[Stored items from a collection]
Content starts

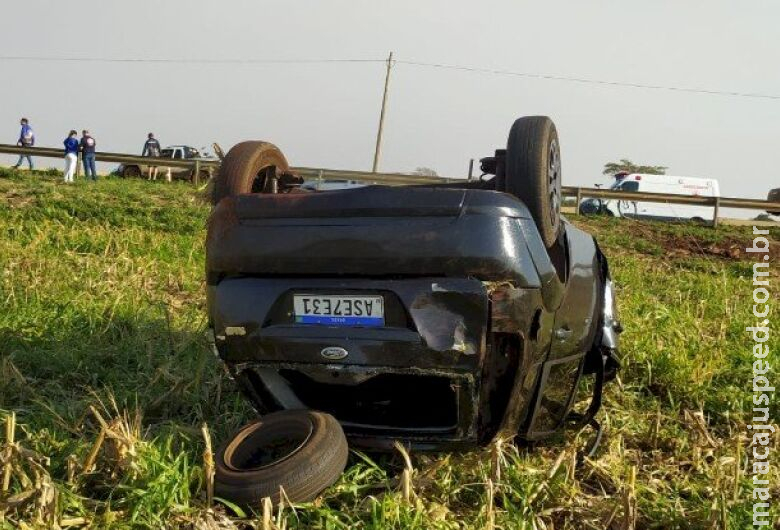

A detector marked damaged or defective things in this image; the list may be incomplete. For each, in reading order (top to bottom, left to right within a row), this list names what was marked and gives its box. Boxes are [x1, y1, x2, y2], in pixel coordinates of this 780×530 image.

detached tire on ground [212, 139, 290, 205]
detached tire on ground [506, 115, 560, 248]
overturned black car [206, 115, 620, 504]
dented car body panel [207, 184, 620, 448]
detached tire on ground [213, 408, 348, 504]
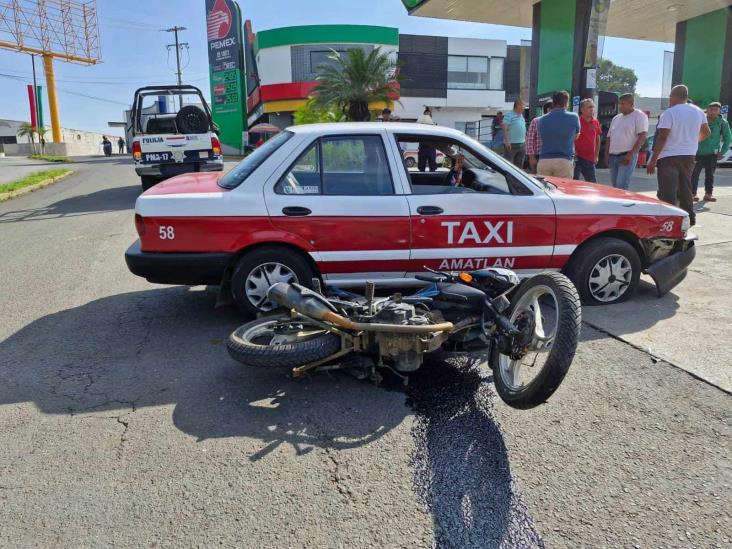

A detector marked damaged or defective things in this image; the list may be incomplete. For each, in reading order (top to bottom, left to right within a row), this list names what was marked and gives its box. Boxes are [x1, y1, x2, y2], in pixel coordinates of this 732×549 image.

crashed motorcycle [226, 268, 580, 408]
damaged motorcycle engine [372, 300, 446, 372]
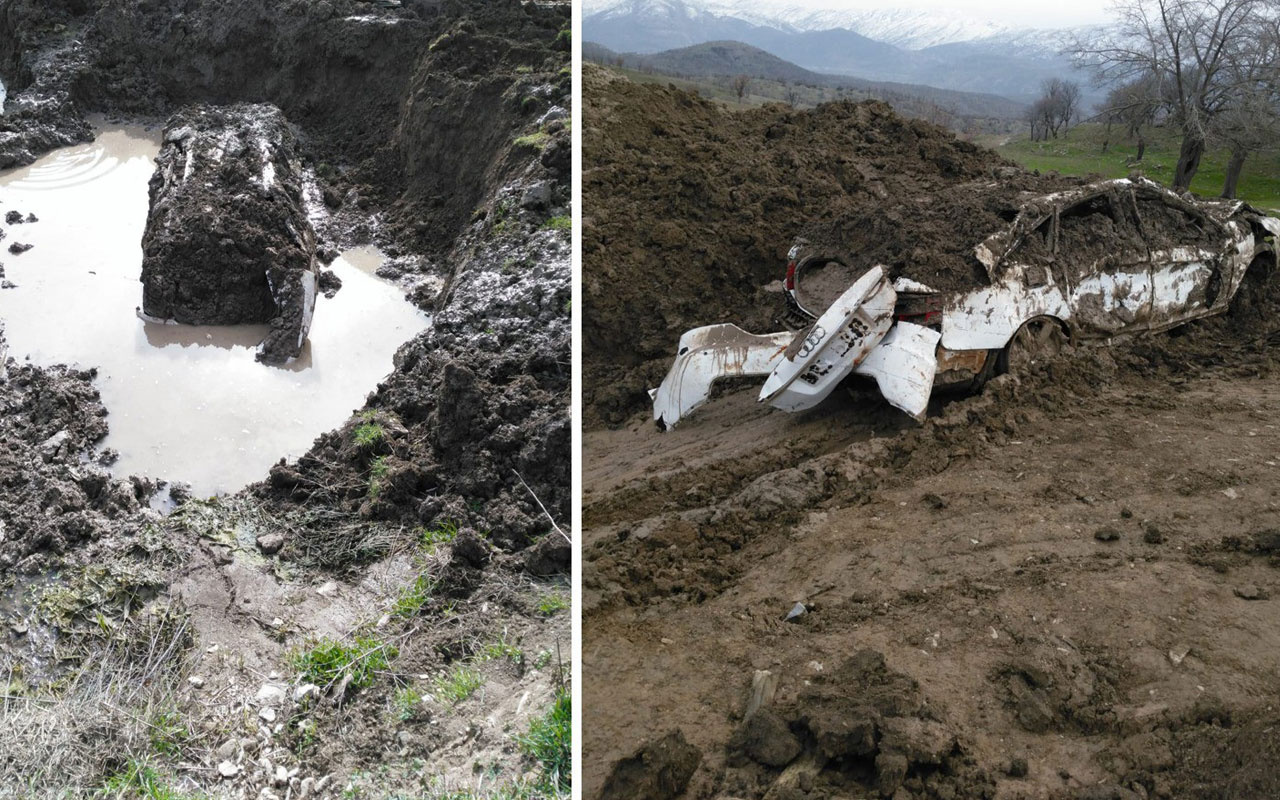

Content ends

- [TASK TO CARRY OUT]:
A word-for-word copy is required of the lines above from the line with "this 732×549 image." through the last line of the data; no other lines and no pictures belong in it.

- [ANSWER SPACE]:
A detector marked damaged or defective things in this image; the list may be incomplete. For each, in reading order (top to bottom, left to right within a row), this list names what was marked and gives its box. Boxes are [x1, y1, x2, y2], in pixel coordinates of this 732×549 image.

crashed motorcycle [226, 268, 580, 408]
damaged motorcycle engine [372, 300, 446, 372]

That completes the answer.